No, this isn’t the subject of a 1950s sci-fi movie, it’s “Porites,” a sculpture by Nicola Ellis that currently resides in the double height space of Castlefield Gallery’s ground floor, confronting visitors through the panelled windows. An L-shaped frame coated with expanding foam, the specially-commissioned piece forms the centrepiece of Head to Head, which opens at the gallery this week. “A lot of the time it’s very surprising what the work looks like, even for me,” says Ellis. “All of a sudden it’s there, and you realise that this is what it is and you have to deal with it.”

“Porites” features alongside works on paper by Ellis, as well as a black box film installation and selection of ink drawings by London-based artist Aura Satz. Presented as a “head to head” between an emerging artist (in this case, Ellis) and a more established one (step forward, Satz), the exhibition may be structured as a debate, but gallery director Kwong Lee sees it as more of an open-ended discussion. “We use words like ’emerging’ and ‘established’ but fundamentally, artists are artists,” he says. “We’re providing a platform to show new work and share ideas.” Nor does the exhibition attempt to force links between the works on display: neither artist had experienced the other’s work before their involvement with the gallery. “We’re not saying that Nicola and Aura’s work is similar,” explains Lee. “We’re saying, look at the two practices and see how they may relate. The show is about being suggestive rather than making explicit connections.” The thought of exhibiting with an artist whose work has appeared at Tate Modern doesn’t seem to faze Ellis. As someone who is still trying to “get to the crux of what it actually is that I do,” she sees the exhibition as an important learning opportunity. “I just can’t wait to meet Aura,” she says. “The more people that you can meet with more experience than you, the better.”

Nicola’s sculptures always make you ask, ‘What is this material?’

If the “head to head” element is to be found anywhere, it’s in the dialogue between Ellis’ works on paper and her sculpture. The Manchester-based artist has shown 3D work at the Bureau and Paper Gallery, but this is the first time her drawings have formed part of an exhibition. “Works on paper are much more personal than sculpture,” she says. “They’re a thing that I do every day; they show the inner workings of my practice.” Ranging from brief stains on paper to those with more developed textures, the pieces reflect the focus on materiality in Ellis’ sculptures.

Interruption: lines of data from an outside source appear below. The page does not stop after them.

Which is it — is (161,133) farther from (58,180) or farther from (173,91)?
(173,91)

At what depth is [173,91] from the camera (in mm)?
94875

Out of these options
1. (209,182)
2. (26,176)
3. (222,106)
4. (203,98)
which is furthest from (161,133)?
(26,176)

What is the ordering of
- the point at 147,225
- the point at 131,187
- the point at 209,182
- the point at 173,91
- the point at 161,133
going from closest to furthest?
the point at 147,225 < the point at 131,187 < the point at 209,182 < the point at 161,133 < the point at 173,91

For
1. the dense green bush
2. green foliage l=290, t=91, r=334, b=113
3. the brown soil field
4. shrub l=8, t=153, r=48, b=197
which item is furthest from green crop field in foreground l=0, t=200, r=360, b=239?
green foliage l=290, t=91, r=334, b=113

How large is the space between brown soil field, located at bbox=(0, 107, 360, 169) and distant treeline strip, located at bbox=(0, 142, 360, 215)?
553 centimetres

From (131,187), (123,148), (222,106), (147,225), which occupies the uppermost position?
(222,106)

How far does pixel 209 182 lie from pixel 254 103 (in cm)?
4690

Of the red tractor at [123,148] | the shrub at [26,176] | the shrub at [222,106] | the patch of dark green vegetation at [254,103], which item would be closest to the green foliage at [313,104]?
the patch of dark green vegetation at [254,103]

The exploration of sometimes incongruous materials (the “Peregro” sculpture featured in Cornerhouse’s FOUR exhibition earlier this year was made of silicone, wrought iron and Polyurethane) is a recurrent theme in Ellis’ work. “Nicola always makes you ask, ‘What is this material?’” says Lee. “There’s a dialogue between the different types of material; hard and soft, ephemeral and solid.” “Porites” encapsulates this paradox; its internal steel frame is deceptively lightweight but the mix of expanding foam, clay and toilet paper combine to create a rocklike coating.

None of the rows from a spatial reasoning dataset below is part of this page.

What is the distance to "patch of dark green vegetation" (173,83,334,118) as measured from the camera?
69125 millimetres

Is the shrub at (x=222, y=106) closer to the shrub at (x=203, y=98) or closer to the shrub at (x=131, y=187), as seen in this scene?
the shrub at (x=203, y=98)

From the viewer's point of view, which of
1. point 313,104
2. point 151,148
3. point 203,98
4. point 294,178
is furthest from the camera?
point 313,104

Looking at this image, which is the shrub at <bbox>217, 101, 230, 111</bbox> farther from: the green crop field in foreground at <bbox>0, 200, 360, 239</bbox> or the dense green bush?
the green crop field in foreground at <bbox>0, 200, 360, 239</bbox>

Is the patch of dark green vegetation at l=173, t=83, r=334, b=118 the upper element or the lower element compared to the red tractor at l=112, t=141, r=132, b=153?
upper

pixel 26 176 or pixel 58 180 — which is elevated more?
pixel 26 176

The natural world also provided the inspiration for the sculpture’s name. Porites are a genus of coral with a similar chemical makeup to that of human bones. Because of this eerie chemical similarity, they can be used as a bone graft substitute and inserted into damaged parts of the human body a kind of coral scaffold. “The porites get absorbed and moved around to the rest of your skeleton,” explains Ellis. “I thought that was great, especially since the genus do actually look a lot like my sculpture.” Standing in the presence of “Porites,” the thought of a small substance being absorbed into a larger, alien one seems strangely appropriate. Castlefield Gallery, 2 Hewitt Street, M15 4GB, Wed-Sun 1pm-6pm and all weekend  during Manchester Weekender, free. The gallery also hosts a special after hours opening on the Thursday of Weekender.